> Goal of the exercise: Restate word for word only the lines from the one with "LED Traffic Safety Baton" through the end of the records; no pictures belong in the copy.

> Dataset content:
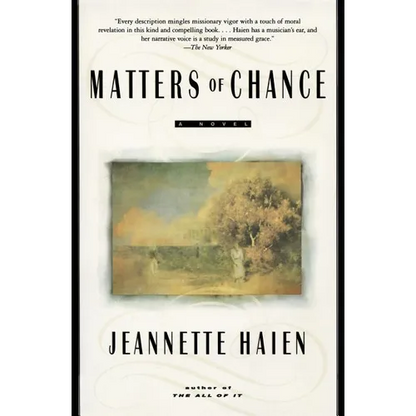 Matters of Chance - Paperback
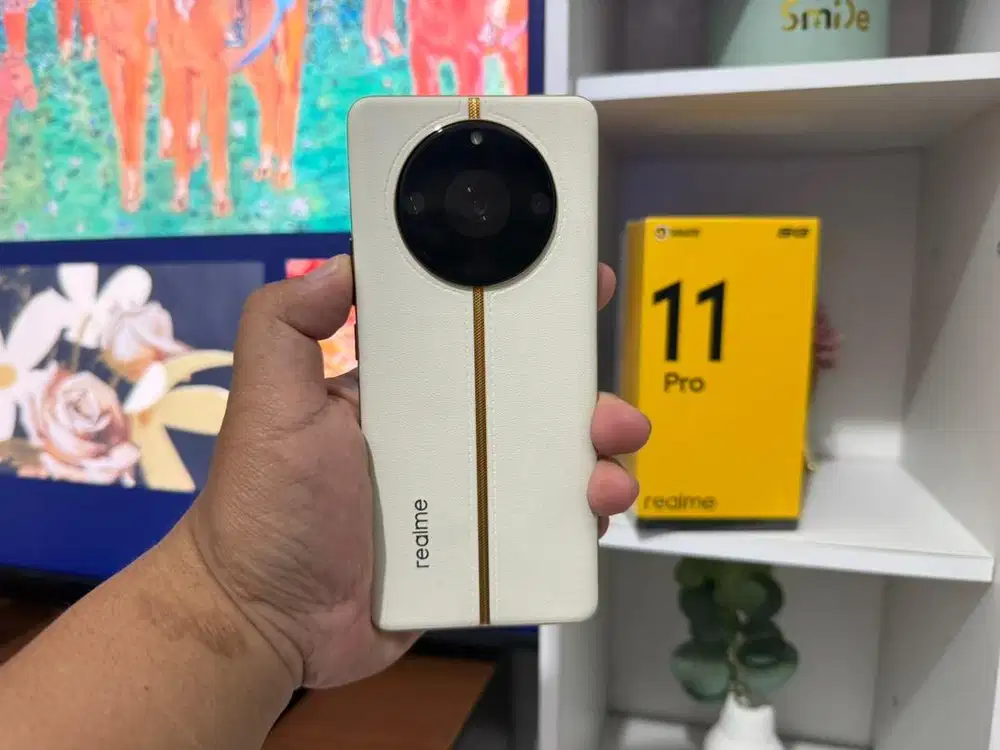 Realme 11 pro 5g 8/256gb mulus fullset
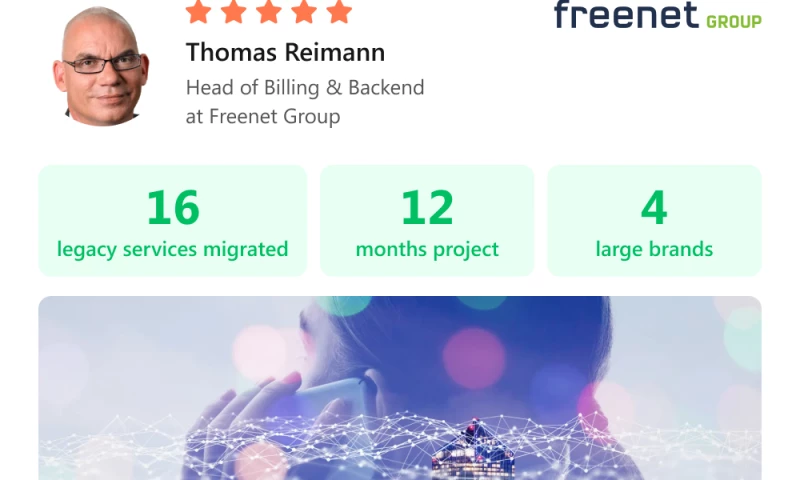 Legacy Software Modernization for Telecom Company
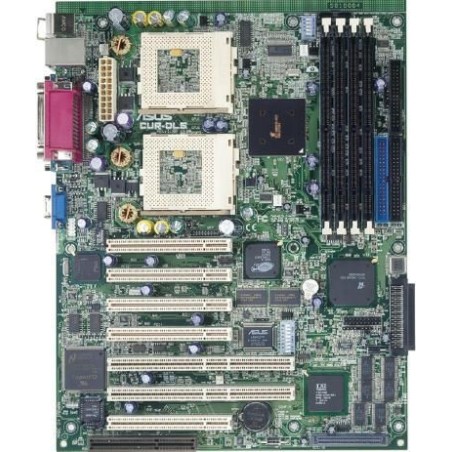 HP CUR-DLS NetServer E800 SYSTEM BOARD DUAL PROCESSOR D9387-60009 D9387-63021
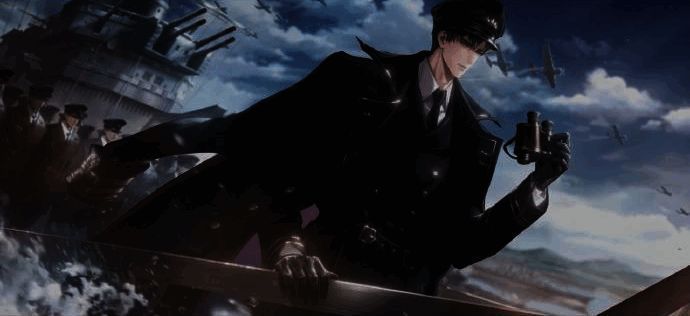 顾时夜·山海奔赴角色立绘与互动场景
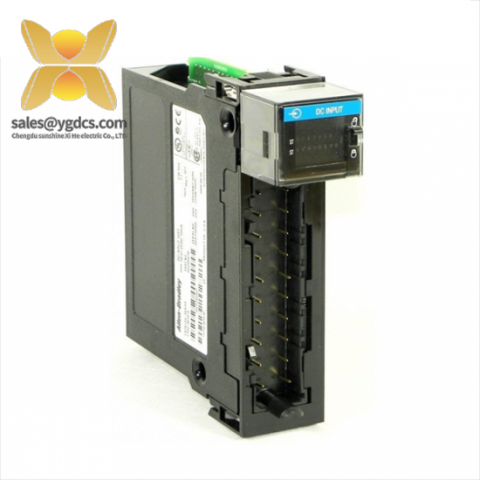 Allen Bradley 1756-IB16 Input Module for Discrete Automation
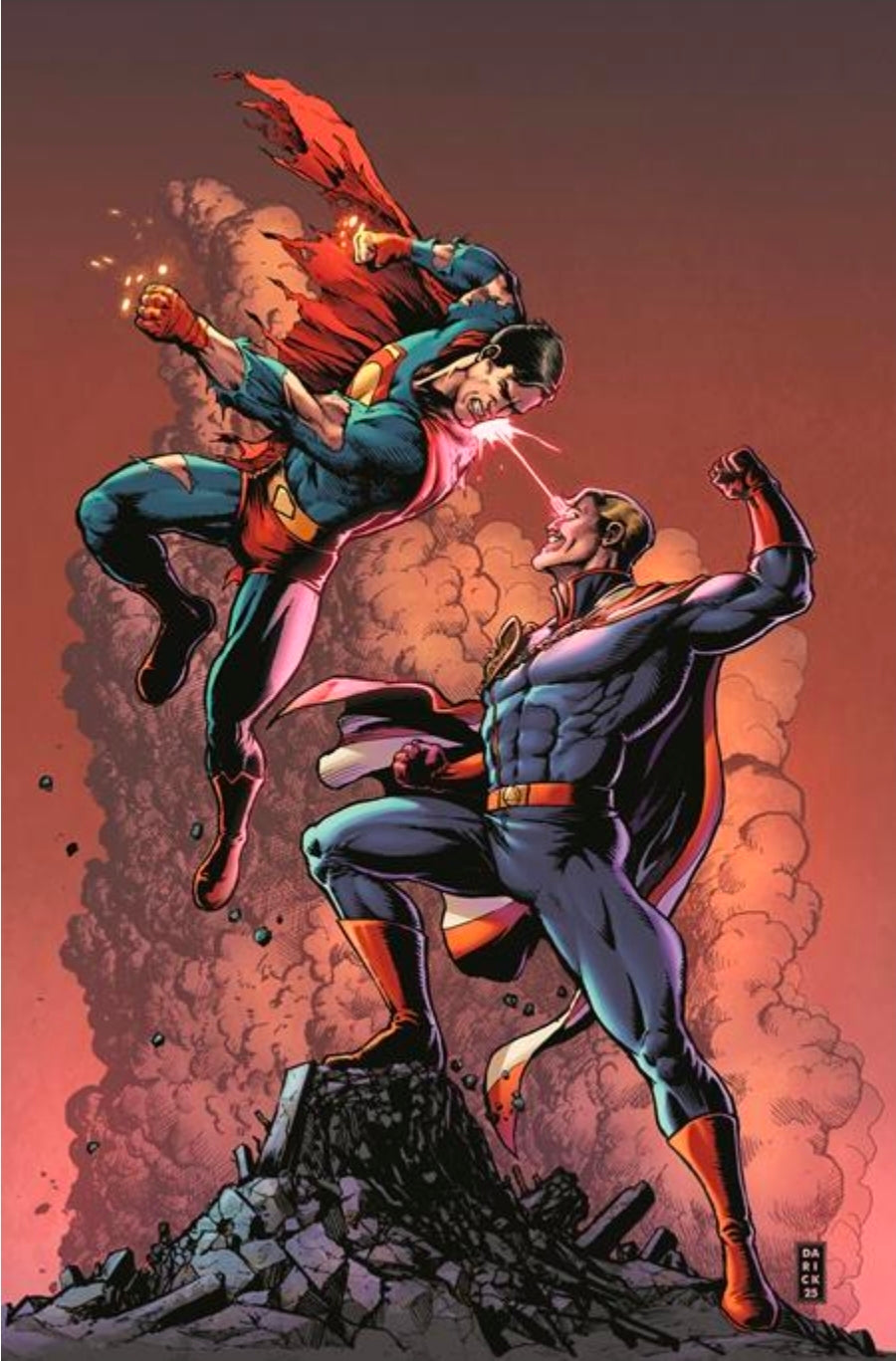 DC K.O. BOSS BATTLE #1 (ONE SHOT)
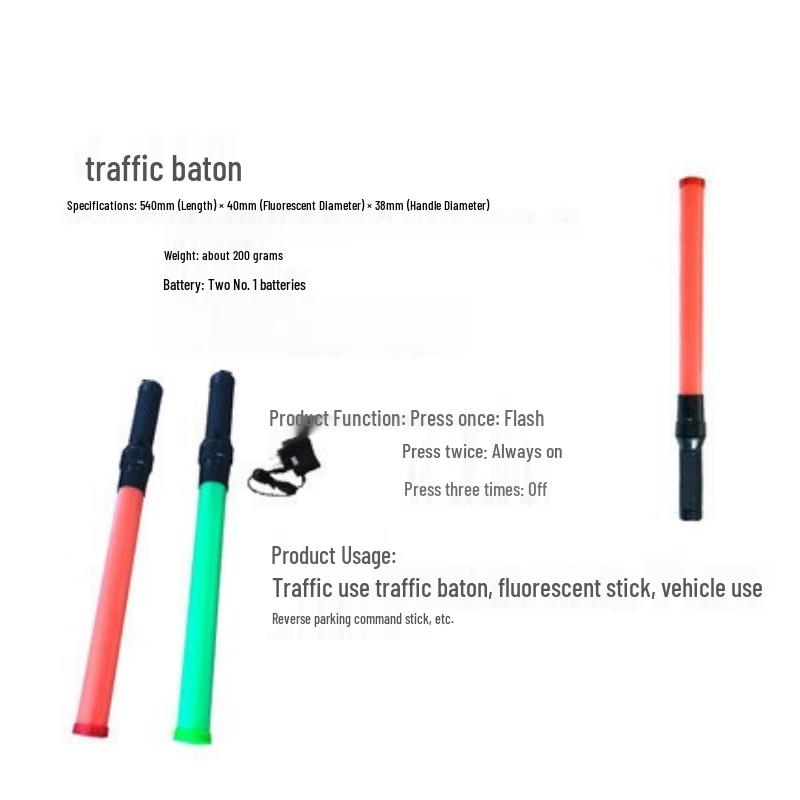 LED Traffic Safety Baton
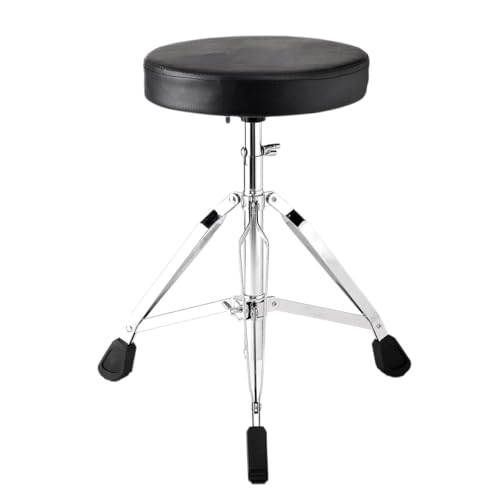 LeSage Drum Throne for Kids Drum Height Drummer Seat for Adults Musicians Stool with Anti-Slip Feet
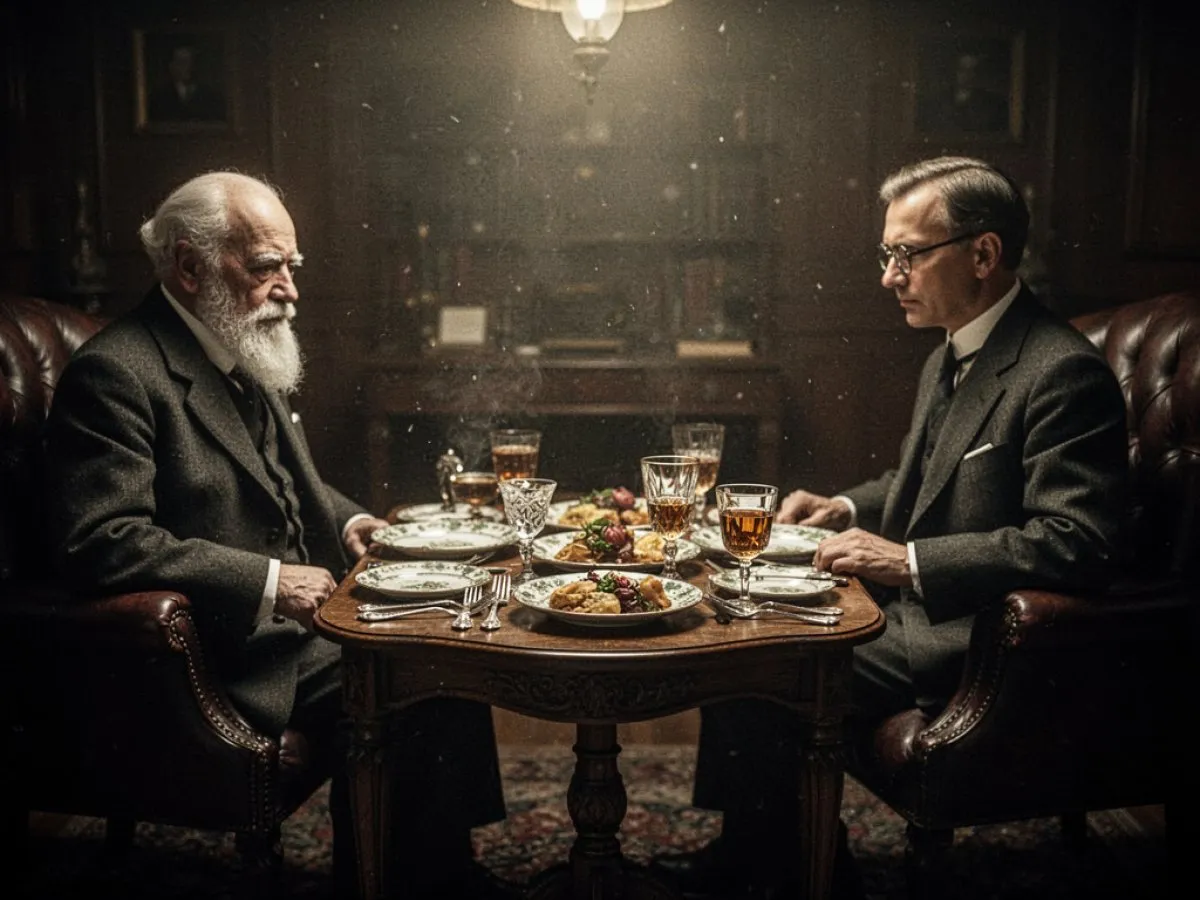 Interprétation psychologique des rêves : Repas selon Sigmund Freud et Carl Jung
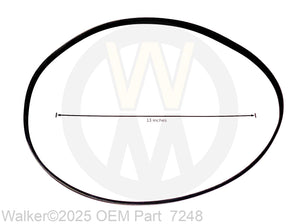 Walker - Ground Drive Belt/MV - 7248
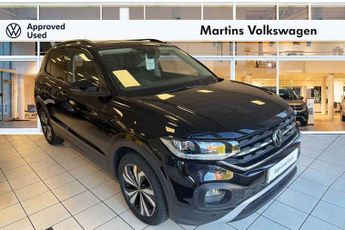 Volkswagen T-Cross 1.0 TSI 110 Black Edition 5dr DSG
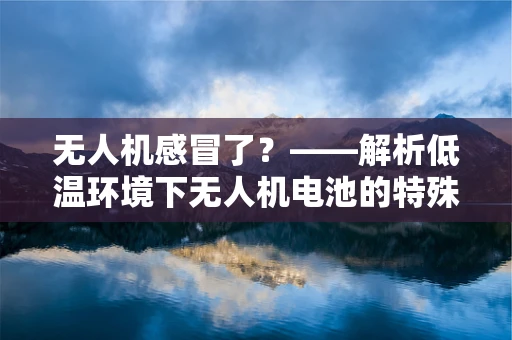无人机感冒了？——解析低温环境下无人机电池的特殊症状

> The completed task:
 LED Traffic Safety Baton
 LeSage Drum Throne for Kids Drum Height Drummer Seat for Adults Musicians Stool with Anti-Slip Feet
 Interprétation psychologique des rêves : Repas selon Sigmund Freud et Carl Jung
 Walker - Ground Drive Belt/MV - 7248
 Volkswagen T-Cross 1.0 TSI 110 Black Edition 5dr DSG
无人机感冒了？——解析低温环境下无人机电池的特殊症状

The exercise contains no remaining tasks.